> [TEXT UNDER STUDY]:
· · · ·
The change in position of the load-stretch curve is not directly proportional to the time of heating, and it therefore follows that it is also not directly proportional to the coefficient. For ordinary samples of crepe and sheet the relationship is, however, not very far removed from proportionality. This applies particularly to sheet rubber. The relationship is readily seen on plotting one against the other and tracing the curves. For sheet we get an almost straight line; for crepe there is some curvature.[49] For ordinary estate samples of sheet and crepe rubber the maximal breaking strain is obtained when the coefficient reaches approximately five units, so that this corresponds to the elongation of 850 per cent. at a load of 130 kilos.
[49] Bulletin R.G.A., June, 1921, p. 246, October, 1921, p. 398.
Either physical or chemical methods may, therefore, be used for determining the rate of cure of ordinary sheet or crepe rubber, but great care must be taken when interpreting the results obtained with rubber prepared in an unusual manner. The rate of cure may be expressed in terms of the time taken to vulcanise the rubber at a constant temperature (in our case 138 C.), so as to give an elongation of 850 per cent. at a load of 130 kilos, or to give a coefficient of five units. The higher the figure so obtained, the slower curing the rubber. To express the results more directly as rate of cure, we have adopted the plan of taking an average crepe rubber, calling the rate of cure 100 units, and expressing the rate of cure of other samples in these terms. Thus, a sample which gave a coefficient of four only, in the time taken by the standard to give a coefficient of five, would have a rate of cure four-fifths of the standard, that is, 80; or if a sample takes only two hours to give an elongation of 850 per cent., whereas the standard takes three hours, the rate of cure of the sample will be 3/2 of standard or 150.[50]
[50] _Journal Soc. Chem. Ind._, 1918, p. 280.
As stated, the coefficient is approximately directly proportional to the time of cure; it is also independent of the proportion of sulphur, if in fair excess, and in the presence of inert ingredients. It is also independent of the amount of mastication given to the original raw rubber, however great. On the other hand, the position of the load-stretch curve is variously modified by these factors--in some respects, therefore, the coefficient is a more reliable index. However, the coefficient is influenced by accelerators, so that here also great care must be exercised when interpreting results. For the purpose of detecting variations in rate of cure, it is best to choose a mixing which is particularly sensitive. In the first place, there must be an ample excess of sulphur; and in the second place, no ingredient should be added which will complicate the load-stretch curves, and no accelerators should be present which may possibly tend to obscure the vulcanising properties of the rubber itself.
· · · ·
Check each statement against the passage on rubber curing and answer yes or no, quoting the words of the passage that decide it: (a) The coefficient does not depend on how much the raw rubber was masticated. (b) Accelerators have no effect on the coefficient. (c) Under the rate-of-cure scheme described, a higher time figure indicates a faster-curing rubber.

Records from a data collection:
· · · ·
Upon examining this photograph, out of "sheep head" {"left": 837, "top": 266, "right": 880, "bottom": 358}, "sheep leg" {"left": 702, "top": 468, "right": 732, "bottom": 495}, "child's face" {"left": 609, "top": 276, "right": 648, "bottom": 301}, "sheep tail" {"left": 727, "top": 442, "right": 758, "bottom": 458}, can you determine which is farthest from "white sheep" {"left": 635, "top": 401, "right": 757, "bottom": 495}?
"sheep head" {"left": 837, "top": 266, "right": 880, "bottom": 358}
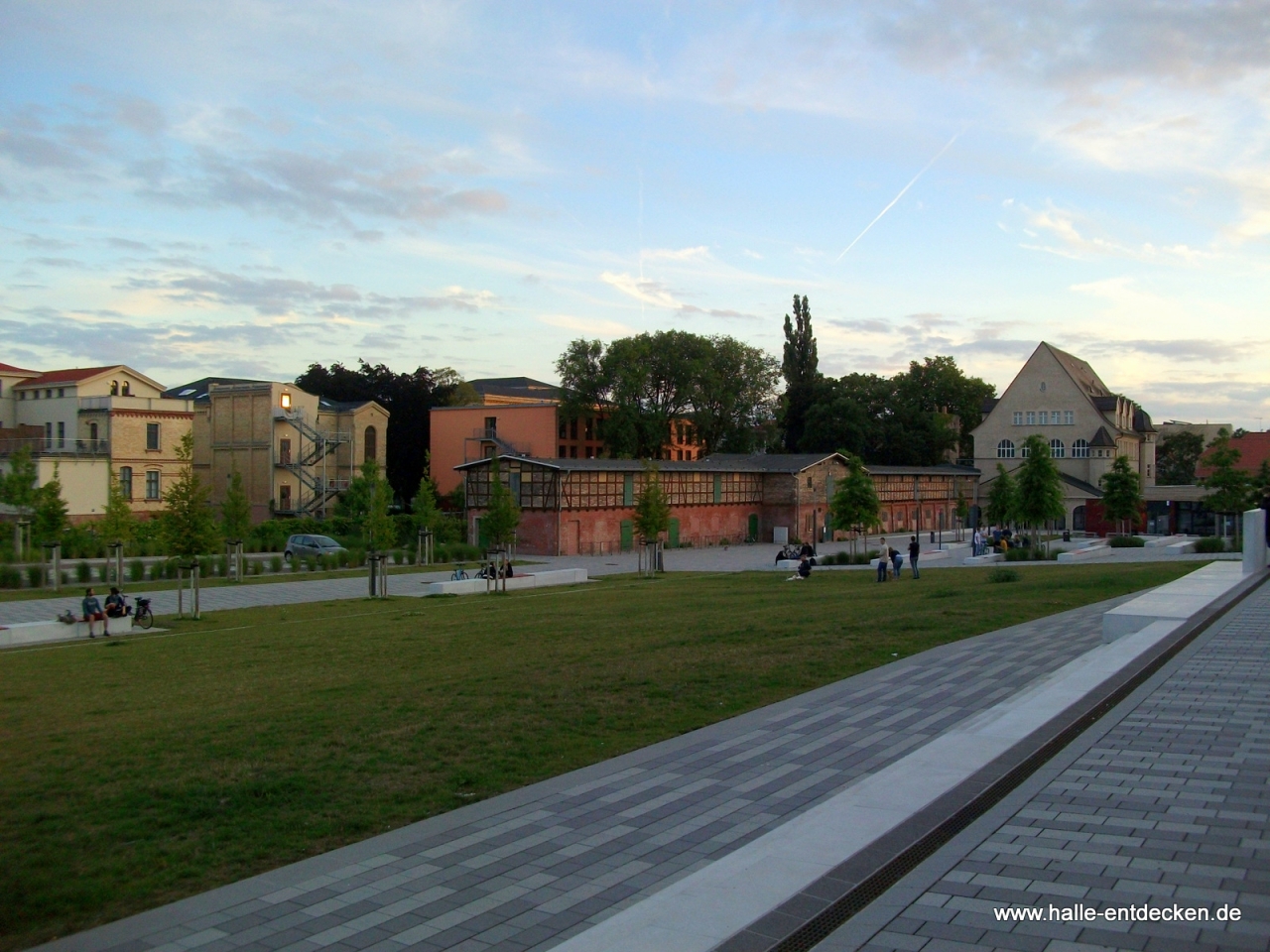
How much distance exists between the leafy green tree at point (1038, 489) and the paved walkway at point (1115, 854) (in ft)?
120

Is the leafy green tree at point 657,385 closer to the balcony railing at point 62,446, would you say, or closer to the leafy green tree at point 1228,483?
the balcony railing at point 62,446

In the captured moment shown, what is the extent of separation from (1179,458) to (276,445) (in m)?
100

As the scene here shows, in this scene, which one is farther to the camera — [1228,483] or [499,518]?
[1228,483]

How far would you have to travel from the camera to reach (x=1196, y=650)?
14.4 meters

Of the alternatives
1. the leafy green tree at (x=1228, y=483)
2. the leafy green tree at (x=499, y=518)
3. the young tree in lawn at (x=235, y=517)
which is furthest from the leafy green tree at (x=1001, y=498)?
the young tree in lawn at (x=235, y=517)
· · · ·
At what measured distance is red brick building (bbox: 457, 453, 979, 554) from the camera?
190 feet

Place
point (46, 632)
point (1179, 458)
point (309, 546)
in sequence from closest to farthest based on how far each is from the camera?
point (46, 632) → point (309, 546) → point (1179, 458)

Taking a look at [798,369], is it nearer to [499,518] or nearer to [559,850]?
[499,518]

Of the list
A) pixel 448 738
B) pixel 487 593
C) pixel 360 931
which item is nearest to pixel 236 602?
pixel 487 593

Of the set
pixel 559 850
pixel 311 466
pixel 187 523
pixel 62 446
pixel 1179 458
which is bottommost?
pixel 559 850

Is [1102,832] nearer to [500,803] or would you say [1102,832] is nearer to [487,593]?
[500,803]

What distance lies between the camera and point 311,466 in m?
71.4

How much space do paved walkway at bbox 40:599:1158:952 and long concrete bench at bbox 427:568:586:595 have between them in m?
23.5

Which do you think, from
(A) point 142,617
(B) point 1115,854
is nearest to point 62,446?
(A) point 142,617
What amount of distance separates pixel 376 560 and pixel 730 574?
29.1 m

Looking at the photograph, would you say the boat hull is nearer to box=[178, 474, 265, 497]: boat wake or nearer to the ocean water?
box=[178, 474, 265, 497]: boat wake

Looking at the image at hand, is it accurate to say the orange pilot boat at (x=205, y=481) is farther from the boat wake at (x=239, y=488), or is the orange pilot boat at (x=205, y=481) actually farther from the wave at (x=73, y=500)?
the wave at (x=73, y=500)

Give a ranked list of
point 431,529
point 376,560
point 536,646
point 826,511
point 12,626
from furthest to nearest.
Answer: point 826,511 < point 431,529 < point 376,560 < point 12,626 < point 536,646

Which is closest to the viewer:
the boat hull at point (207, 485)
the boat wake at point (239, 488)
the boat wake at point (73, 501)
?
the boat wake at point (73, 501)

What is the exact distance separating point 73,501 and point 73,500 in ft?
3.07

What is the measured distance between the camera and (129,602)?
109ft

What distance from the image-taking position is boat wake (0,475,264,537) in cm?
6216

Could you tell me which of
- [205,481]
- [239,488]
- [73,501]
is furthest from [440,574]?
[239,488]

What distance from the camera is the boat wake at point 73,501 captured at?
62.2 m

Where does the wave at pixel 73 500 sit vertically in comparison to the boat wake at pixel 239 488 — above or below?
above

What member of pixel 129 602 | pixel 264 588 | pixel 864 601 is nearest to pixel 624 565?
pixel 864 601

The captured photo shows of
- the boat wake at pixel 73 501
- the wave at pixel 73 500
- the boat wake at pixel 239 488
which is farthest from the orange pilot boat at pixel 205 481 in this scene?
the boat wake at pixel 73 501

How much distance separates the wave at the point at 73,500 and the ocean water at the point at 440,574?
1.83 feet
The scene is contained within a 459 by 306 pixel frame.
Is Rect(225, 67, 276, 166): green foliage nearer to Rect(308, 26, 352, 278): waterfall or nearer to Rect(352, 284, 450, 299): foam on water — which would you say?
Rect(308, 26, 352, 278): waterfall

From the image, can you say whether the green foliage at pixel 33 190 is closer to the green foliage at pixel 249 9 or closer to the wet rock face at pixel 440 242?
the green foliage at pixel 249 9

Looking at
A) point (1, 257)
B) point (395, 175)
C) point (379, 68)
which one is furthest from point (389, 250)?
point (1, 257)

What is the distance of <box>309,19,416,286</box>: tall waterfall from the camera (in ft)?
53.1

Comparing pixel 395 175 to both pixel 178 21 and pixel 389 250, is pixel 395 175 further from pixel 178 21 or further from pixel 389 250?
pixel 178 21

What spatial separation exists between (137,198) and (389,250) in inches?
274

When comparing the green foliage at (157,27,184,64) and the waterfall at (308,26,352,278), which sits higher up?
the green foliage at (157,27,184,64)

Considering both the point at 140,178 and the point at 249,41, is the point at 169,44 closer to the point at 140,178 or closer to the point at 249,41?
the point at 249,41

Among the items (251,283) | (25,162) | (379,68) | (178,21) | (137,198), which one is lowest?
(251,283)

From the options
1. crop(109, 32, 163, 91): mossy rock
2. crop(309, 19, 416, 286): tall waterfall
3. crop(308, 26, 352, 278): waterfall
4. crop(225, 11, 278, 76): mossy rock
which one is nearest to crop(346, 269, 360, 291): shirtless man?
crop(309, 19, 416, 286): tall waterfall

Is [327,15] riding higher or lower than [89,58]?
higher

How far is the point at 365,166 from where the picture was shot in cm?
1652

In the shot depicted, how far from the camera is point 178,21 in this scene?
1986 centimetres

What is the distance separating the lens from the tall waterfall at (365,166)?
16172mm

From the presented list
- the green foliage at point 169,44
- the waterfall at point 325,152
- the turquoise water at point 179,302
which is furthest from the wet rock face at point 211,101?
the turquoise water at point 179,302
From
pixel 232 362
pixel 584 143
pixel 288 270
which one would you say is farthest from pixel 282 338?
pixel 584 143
· · · ·
> [OUTPUT OF THE EXERCISE]:
(a) Yes: "It is also independent of the amount of mastication given to the original raw rubber, however great."
(b) No: "However, the coefficient is influenced by accelerators"
(c) No: "The higher the figure so obtained, the slower curing the rubber."